### The task
Word for word and without images, transcribe all of the records.

(Data in this exercise Opens)

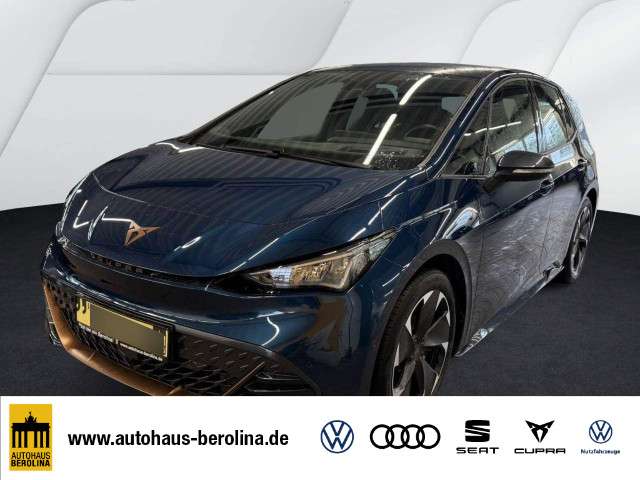 Second hand Cupra El-Born electro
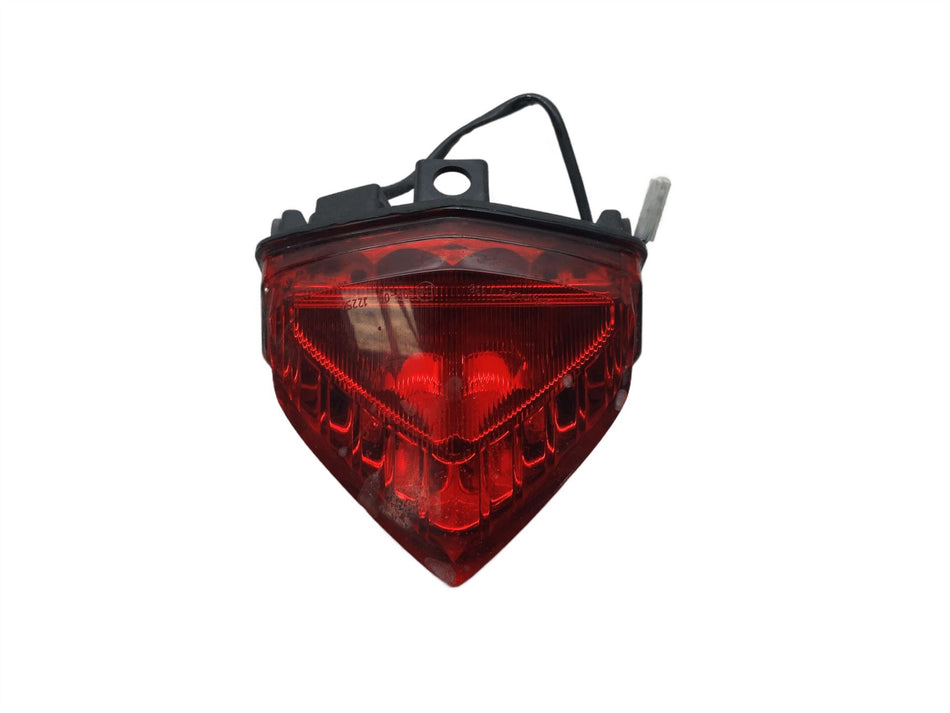 2010 Honda CB1000R Rear Tail Light 33701MFND01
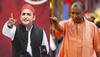 On Yogi Adityanath's 'Mitti Me Mila Denge' Remark, Akhilesh Yadav Asks Govt To Release List Of Top 10 Mafias In UP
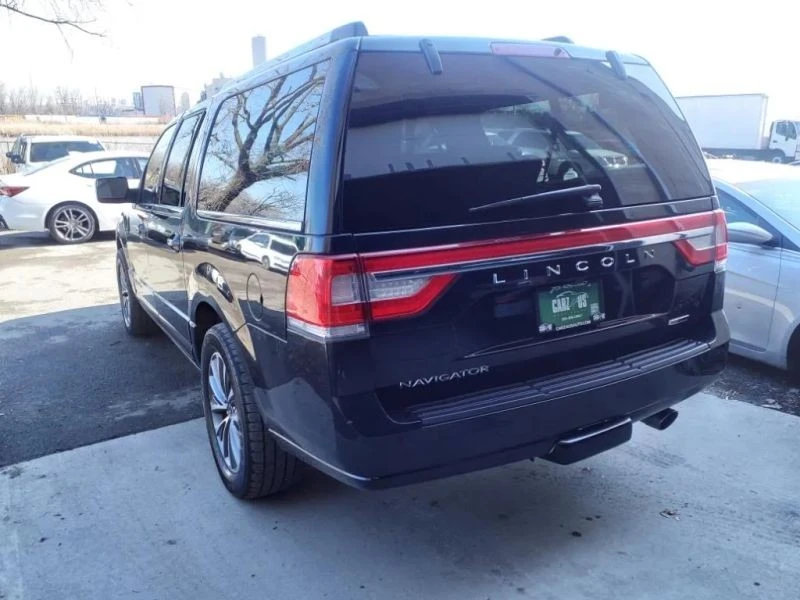2015 Lincoln Navigator 3rd Gen - Image 6 of 12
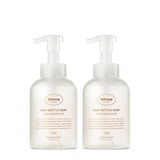  Nước Rửa Bình Tạo Bọt Bebesup Baby Bottle Soap 500ml 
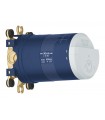 Grohe Rainshower Cuerpo empotrado Universal, 1/2"  (26483000)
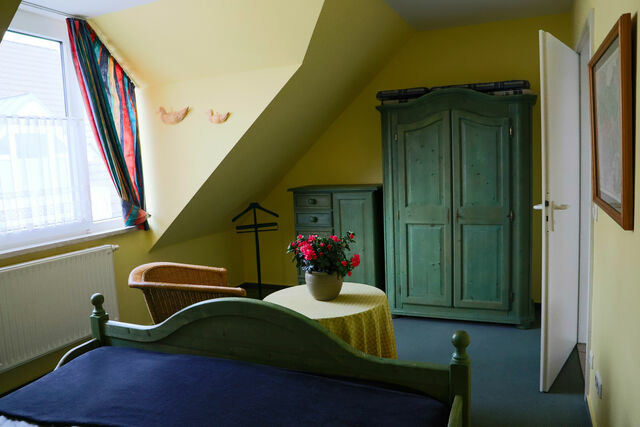 Ferienwohnung in Ostseeheilbad Zingst - Boddenkieker 15 - Bild 9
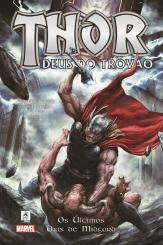 Thor - Os Últimos Dias de Midgard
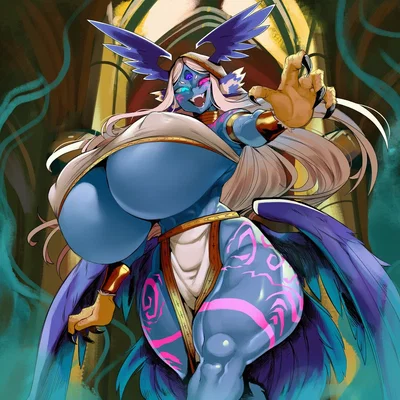 Cultist of change: Trufal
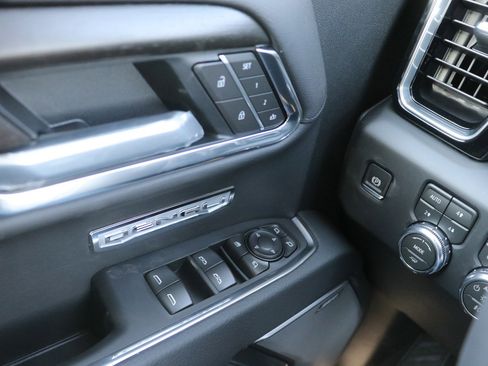 New 2026 GMC Sierra 1500 Denali w/ Denali Reserve Package image 11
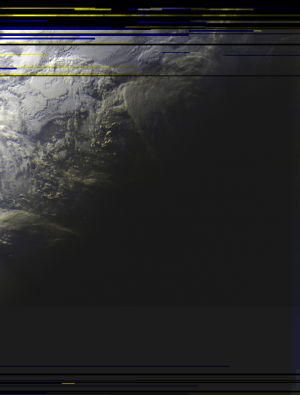 METEOR-M2-3 21:17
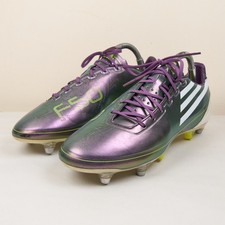 Adidas Men's Purple Chameleon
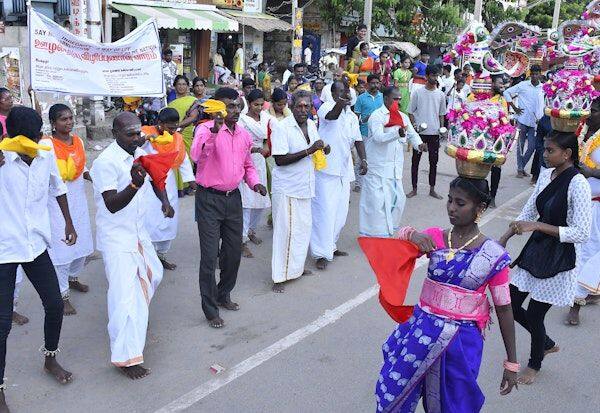 Latest Tamil News
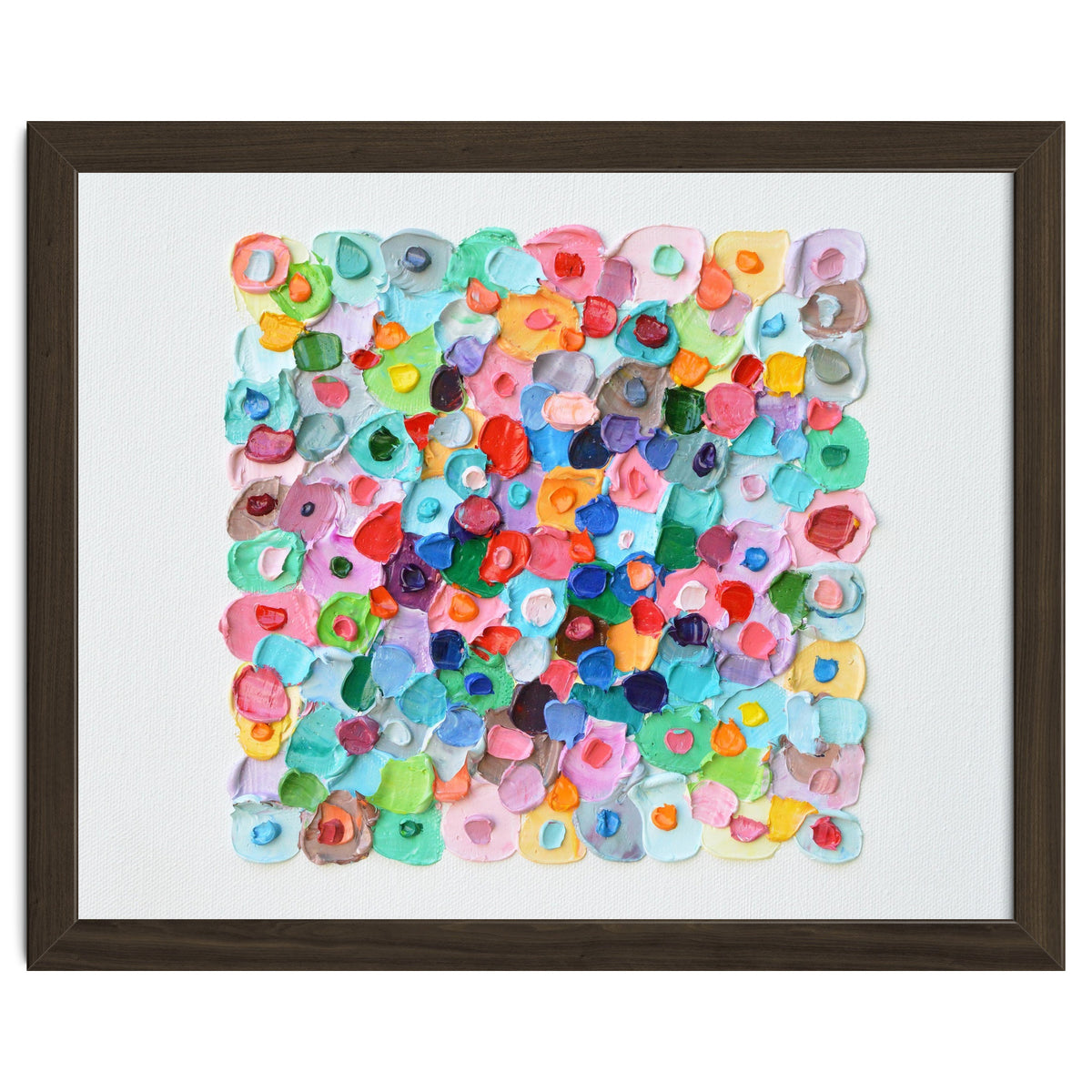 Polka Daub Barnacles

(Data in this exercise Closes)

### Response to the task
 Second hand Cupra El-Born electro
 2010 Honda CB1000R Rear Tail Light 33701MFND01
 On Yogi Adityanath's 'Mitti Me Mila Denge' Remark, Akhilesh Yadav Asks Govt To Release List Of Top 10 Mafias In UP
2015 Lincoln Navigator 3rd Gen - Image 6 of 12
  Nước Rửa Bình Tạo Bọt Bebesup Baby Bottle Soap 500ml 
 Grohe Rainshower Cuerpo empotrado Universal, 1/2"  (26483000)
 Ferienwohnung in Ostseeheilbad Zingst - Boddenkieker 15 - Bild 9
 Thor - Os Últimos Dias de Midgard
 Cultist of change: Trufal
 New 2026 GMC Sierra 1500 Denali w/ Denali Reserve Package image 11
 METEOR-M2-3 21:17
 Adidas Men's Purple Chameleon
 Latest Tamil News
 Polka Daub Barnacles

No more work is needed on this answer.